The city of Chino Hills was named with three other entities in a class-action lawsuit filed Dec. 17 in San Bernardino Superior Court by the Natural Resources Defense Council (NRDC) for not submitting a water conservation report required by the state for three consecutive years.
The other entities were San Bernardino County, Rancho Cucamonga and Redlands.
The NRDC is a non-profit environmental organization established in 1970 with offices in Santa Monica, San Francisco, other states, and abroad.
The state’s Department of Water Resources began requiring cities and counties to report annually on their landscape permitting programs in 2015 to ensure that new irrigated landscapes are water efficient.

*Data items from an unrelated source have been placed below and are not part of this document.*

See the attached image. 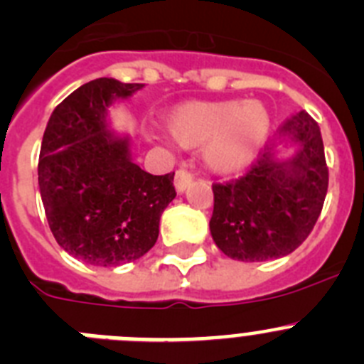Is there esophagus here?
I'll return each mask as SVG.
<instances>
[{
  "mask_svg": "<svg viewBox=\"0 0 364 364\" xmlns=\"http://www.w3.org/2000/svg\"><path fill=\"white\" fill-rule=\"evenodd\" d=\"M192 181H193V174L190 171L179 168V171L176 172L174 185H176V190H178V192H183V190H185L186 186H188Z\"/></svg>",
  "mask_w": 364,
  "mask_h": 364,
  "instance_id": "1",
  "label": "esophagus"
}]
</instances>
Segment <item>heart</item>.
Returning a JSON list of instances; mask_svg holds the SVG:
<instances>
[{
  "label": "heart",
  "instance_id": "obj_1",
  "mask_svg": "<svg viewBox=\"0 0 364 364\" xmlns=\"http://www.w3.org/2000/svg\"><path fill=\"white\" fill-rule=\"evenodd\" d=\"M166 129L183 147L205 145V161L213 172L233 174L250 165L271 131V114L260 102H188L178 105Z\"/></svg>",
  "mask_w": 364,
  "mask_h": 364
}]
</instances>
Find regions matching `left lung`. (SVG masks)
I'll use <instances>...</instances> for the list:
<instances>
[{
	"label": "left lung",
	"mask_w": 364,
	"mask_h": 364,
	"mask_svg": "<svg viewBox=\"0 0 364 364\" xmlns=\"http://www.w3.org/2000/svg\"><path fill=\"white\" fill-rule=\"evenodd\" d=\"M278 132L300 145L293 159L277 161L266 145L240 178L212 185L210 232L230 259L262 262L293 253L323 208L328 166L320 125L307 111H298Z\"/></svg>",
	"instance_id": "left-lung-1"
}]
</instances>
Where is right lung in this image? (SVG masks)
<instances>
[{
  "label": "right lung",
  "instance_id": "1",
  "mask_svg": "<svg viewBox=\"0 0 364 364\" xmlns=\"http://www.w3.org/2000/svg\"><path fill=\"white\" fill-rule=\"evenodd\" d=\"M144 84L95 79L64 98L41 144L39 190L59 246L91 266L114 267L156 244L176 198L174 172L152 176L129 158L127 138L105 131V109Z\"/></svg>",
  "mask_w": 364,
  "mask_h": 364
}]
</instances>
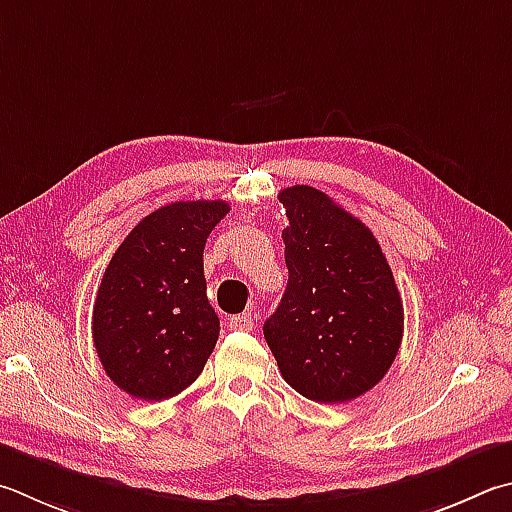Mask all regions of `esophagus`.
Returning <instances> with one entry per match:
<instances>
[{"instance_id": "1", "label": "esophagus", "mask_w": 512, "mask_h": 512, "mask_svg": "<svg viewBox=\"0 0 512 512\" xmlns=\"http://www.w3.org/2000/svg\"><path fill=\"white\" fill-rule=\"evenodd\" d=\"M255 327V320L253 315L250 313H241V315H235V318L230 320V329H239V331H253Z\"/></svg>"}]
</instances>
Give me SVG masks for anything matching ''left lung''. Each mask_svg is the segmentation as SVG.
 Instances as JSON below:
<instances>
[{
  "label": "left lung",
  "instance_id": "8db88e82",
  "mask_svg": "<svg viewBox=\"0 0 512 512\" xmlns=\"http://www.w3.org/2000/svg\"><path fill=\"white\" fill-rule=\"evenodd\" d=\"M288 284L264 338L282 376L318 403H347L383 380L403 340L392 268L360 219L311 185L280 192Z\"/></svg>",
  "mask_w": 512,
  "mask_h": 512
}]
</instances>
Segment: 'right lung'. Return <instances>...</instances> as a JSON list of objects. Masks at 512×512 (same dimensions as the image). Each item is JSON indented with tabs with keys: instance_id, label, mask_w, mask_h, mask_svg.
Returning a JSON list of instances; mask_svg holds the SVG:
<instances>
[{
	"instance_id": "1",
	"label": "right lung",
	"mask_w": 512,
	"mask_h": 512,
	"mask_svg": "<svg viewBox=\"0 0 512 512\" xmlns=\"http://www.w3.org/2000/svg\"><path fill=\"white\" fill-rule=\"evenodd\" d=\"M226 201H176L147 215L111 257L91 333L105 374L129 396L165 401L199 378L219 338L203 248Z\"/></svg>"
}]
</instances>
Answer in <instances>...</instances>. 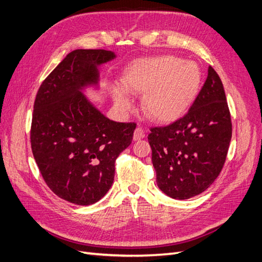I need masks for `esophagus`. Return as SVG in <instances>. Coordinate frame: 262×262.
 Listing matches in <instances>:
<instances>
[{
    "instance_id": "obj_1",
    "label": "esophagus",
    "mask_w": 262,
    "mask_h": 262,
    "mask_svg": "<svg viewBox=\"0 0 262 262\" xmlns=\"http://www.w3.org/2000/svg\"><path fill=\"white\" fill-rule=\"evenodd\" d=\"M145 137V132L143 130V128H141V126H138V128L134 130V133H133V140L134 141H138V140H141L143 139Z\"/></svg>"
}]
</instances>
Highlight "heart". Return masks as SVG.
<instances>
[{
  "label": "heart",
  "mask_w": 262,
  "mask_h": 262,
  "mask_svg": "<svg viewBox=\"0 0 262 262\" xmlns=\"http://www.w3.org/2000/svg\"><path fill=\"white\" fill-rule=\"evenodd\" d=\"M201 70L193 61L162 55L133 63L123 74V87L112 94L119 108L132 107L130 95L144 94L142 107L157 122L176 120L191 106L201 85Z\"/></svg>",
  "instance_id": "obj_1"
}]
</instances>
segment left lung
Masks as SVG:
<instances>
[{
	"mask_svg": "<svg viewBox=\"0 0 262 262\" xmlns=\"http://www.w3.org/2000/svg\"><path fill=\"white\" fill-rule=\"evenodd\" d=\"M156 182L172 199L202 193L217 178L232 139L223 84L212 67L188 113L148 134Z\"/></svg>",
	"mask_w": 262,
	"mask_h": 262,
	"instance_id": "left-lung-1",
	"label": "left lung"
}]
</instances>
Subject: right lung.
Returning a JSON list of instances; mask_svg holds the SVG:
<instances>
[{
  "mask_svg": "<svg viewBox=\"0 0 262 262\" xmlns=\"http://www.w3.org/2000/svg\"><path fill=\"white\" fill-rule=\"evenodd\" d=\"M117 55L104 49L70 52L39 87L31 149L46 184L61 199L96 203L112 187L115 162L128 147L133 122L110 120L85 96L99 90V67Z\"/></svg>",
  "mask_w": 262,
  "mask_h": 262,
  "instance_id": "add662e5",
  "label": "right lung"
}]
</instances>
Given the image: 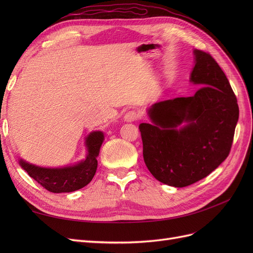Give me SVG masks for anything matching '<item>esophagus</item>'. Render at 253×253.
<instances>
[{
	"label": "esophagus",
	"instance_id": "esophagus-1",
	"mask_svg": "<svg viewBox=\"0 0 253 253\" xmlns=\"http://www.w3.org/2000/svg\"><path fill=\"white\" fill-rule=\"evenodd\" d=\"M139 118H140V113L135 111V110L128 111L126 114V116H125L126 121H129V122H131V121H136L137 119H139Z\"/></svg>",
	"mask_w": 253,
	"mask_h": 253
}]
</instances>
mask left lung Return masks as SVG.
Wrapping results in <instances>:
<instances>
[{
    "mask_svg": "<svg viewBox=\"0 0 253 253\" xmlns=\"http://www.w3.org/2000/svg\"><path fill=\"white\" fill-rule=\"evenodd\" d=\"M194 56L190 81L200 85L195 94L153 104V125H139L145 166L157 180L177 188L205 178L224 162L239 120L223 70L209 52L195 49Z\"/></svg>",
    "mask_w": 253,
    "mask_h": 253,
    "instance_id": "8db88e82",
    "label": "left lung"
}]
</instances>
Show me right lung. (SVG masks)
<instances>
[{
    "label": "right lung",
    "mask_w": 253,
    "mask_h": 253,
    "mask_svg": "<svg viewBox=\"0 0 253 253\" xmlns=\"http://www.w3.org/2000/svg\"><path fill=\"white\" fill-rule=\"evenodd\" d=\"M104 140L100 131L91 132L85 139L87 148L86 158L75 166L64 168H41L20 159V166L30 177L52 193L73 192L90 182L97 170V156Z\"/></svg>",
    "instance_id": "add662e5"
}]
</instances>
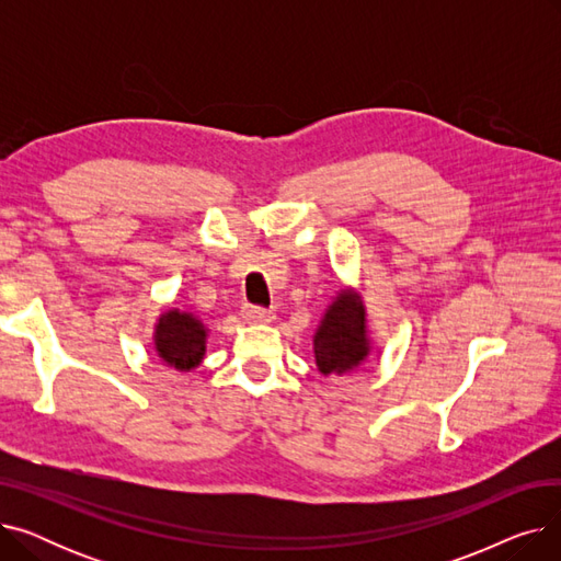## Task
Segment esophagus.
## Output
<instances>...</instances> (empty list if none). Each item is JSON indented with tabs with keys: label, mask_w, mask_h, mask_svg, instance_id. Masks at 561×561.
I'll list each match as a JSON object with an SVG mask.
<instances>
[{
	"label": "esophagus",
	"mask_w": 561,
	"mask_h": 561,
	"mask_svg": "<svg viewBox=\"0 0 561 561\" xmlns=\"http://www.w3.org/2000/svg\"><path fill=\"white\" fill-rule=\"evenodd\" d=\"M243 318L250 322V325H268V322L275 320V313L268 309H259V307H245Z\"/></svg>",
	"instance_id": "1"
}]
</instances>
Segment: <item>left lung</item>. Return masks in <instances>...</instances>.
<instances>
[{"mask_svg":"<svg viewBox=\"0 0 561 561\" xmlns=\"http://www.w3.org/2000/svg\"><path fill=\"white\" fill-rule=\"evenodd\" d=\"M373 352L368 311L355 286L341 288L322 313L313 334V357L318 370L343 377L362 368Z\"/></svg>","mask_w":561,"mask_h":561,"instance_id":"obj_1","label":"left lung"}]
</instances>
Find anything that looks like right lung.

The four entities are singled out as “named respondents” and approximately 300 cities and counties are in the “proposed respondent” class.
Chino Hills and the other three entities had robust new growth and are representative of all jurisdictions that failed to file one or more of the annual reports between 2015 and 2018, according to Ed Osann, director of national water use efficiency for the NRDC.
“While all cities and counties have the responsibility to apply efficiency standards to newly permitted landscapes, the more development that takes place in a jurisdiction, the more the report makes a difference,” Mr. Osann said. “Imagine the water-saving impact of applying stringent standards to two landscape projects vs. 2,000.”
The city of Chino is included in the “proposed respondent” class. The city of Chino did not submit its 2015 report for 23 dwelling units as of Dec. 17 when the lawsuit was filed, Mr. Osann said. It will be up to the court to certify the full class in response to the proposed class, he said.
1,500 new dwellings
The city of Chino Hills issued permits for approximately 1,500 units between 2015 and 2017 without submitting the required reports.
According to Chino Hills building reports from 2015 to 2017, new dwelling unit permits were issued as follows: 110 permits in 2015, 448 in 2016, and 1,030 in 2017.
The residential growth spurt included Bristol Chino Hills, Vila Borba, Santa Barbara and Jade Tree in southern Chino Hills, the Founders development on Grand Avenue and Founders Drive, and The Crossings at Chino Hills on the northeast side of Fairfield Ranch Road and Monte Vista Avenue.
Chino Hills city spokesperson Denise Cattern said the city does not comment on active litigation, however the city is committed to water conservation and complying with all water conservation reporting requirements.
She said the city can affirm that the report for 2018 was submitted in 2019 and the 2019 report is in development for submittal in 2020.
Mrs. Cattern said staff is reviewing reporting requirements for any additional years outstanding.
San Bernardino County, one of the largest jurisdictions in the state, did not file any of the four required annual reports since 2015, Mr. Osann said.
The county issued permits for more than 2,200 dwelling units from 2015 to 2018, he said.
Mr. Osann said the state’s Department of Water Resources sent reminders to non-compliant jurisdictions six months ago and the NRDC sent reminder letters to more than 400 jurisdictions on Nov. 15.
Out of 540 cities and counties in the state, the majority have yet to file one or more of the annual reports, Mr. Osann said.
Since half of California’s drinking water supply is used for urban landscape irrigation, substantial water savings can be gained when new landscapes are installed through careful plant selection, efficient irrigation equipment and proper installation, he said.
The NRDC is asking the court to name the four entities as representatives of the respondent class, issue a writ of mandate requiring named and proposed respondents to complete annual reports to the state and report to the court and to NRDC at reasonable intervals, and to award the NRDC reasonable attorney fees and costs of the lawsuit.